§ What the exercise asks: Retype the stretch of the records from the line containing "Which would you say, from" through the end of the records, keeping every line unchanged.

****************************************

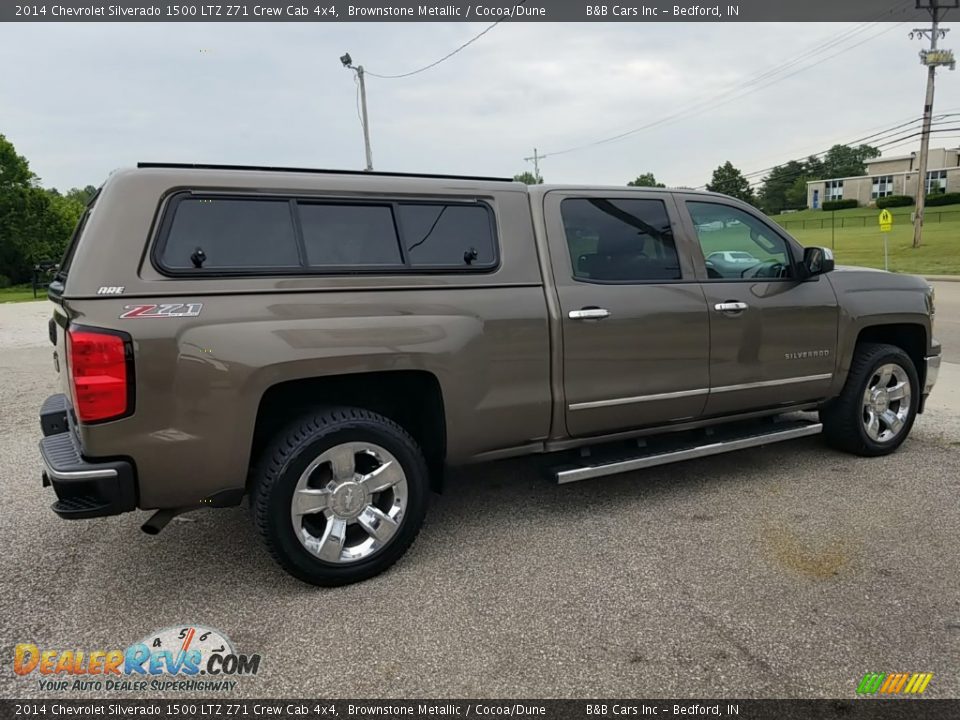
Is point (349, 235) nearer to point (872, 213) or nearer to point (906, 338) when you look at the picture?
point (906, 338)

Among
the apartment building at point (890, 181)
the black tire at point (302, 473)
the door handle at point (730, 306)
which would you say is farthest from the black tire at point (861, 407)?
the apartment building at point (890, 181)

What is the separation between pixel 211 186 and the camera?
9.71ft

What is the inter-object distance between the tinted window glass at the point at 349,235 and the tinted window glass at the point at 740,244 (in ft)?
6.92

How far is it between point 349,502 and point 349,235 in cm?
129

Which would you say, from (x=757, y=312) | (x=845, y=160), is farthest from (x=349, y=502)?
(x=845, y=160)

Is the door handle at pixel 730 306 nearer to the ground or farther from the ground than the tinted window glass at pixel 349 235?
nearer to the ground

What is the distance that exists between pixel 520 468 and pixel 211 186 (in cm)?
289

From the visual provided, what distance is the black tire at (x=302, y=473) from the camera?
2979 millimetres

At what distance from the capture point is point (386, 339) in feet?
10.4

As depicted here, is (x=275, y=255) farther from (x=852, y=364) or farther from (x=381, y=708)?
(x=852, y=364)

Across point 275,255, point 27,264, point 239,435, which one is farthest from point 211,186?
point 27,264

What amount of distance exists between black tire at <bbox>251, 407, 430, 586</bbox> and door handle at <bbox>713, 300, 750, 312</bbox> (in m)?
2.09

****************************************

§ Worked answer:
Which would you say, from (x=757, y=312) | (x=845, y=160), is farthest from (x=349, y=502)?
(x=845, y=160)

Is the door handle at pixel 730 306 nearer to the ground or farther from the ground than the tinted window glass at pixel 349 235?
nearer to the ground

What is the distance that exists between pixel 520 468 and pixel 211 186 (in cm)?
289

From the visual provided, what distance is the black tire at (x=302, y=473) from the camera?
2979 millimetres

At what distance from the capture point is point (386, 339) in feet?
10.4

As depicted here, is (x=275, y=255) farther from (x=852, y=364) or farther from (x=381, y=708)?
(x=852, y=364)

Across point 275,255, point 27,264, point 239,435, which one is farthest from point 211,186?
point 27,264

What amount of distance exists between black tire at <bbox>251, 407, 430, 586</bbox> and door handle at <bbox>713, 300, 750, 312</bbox> (in m)?
2.09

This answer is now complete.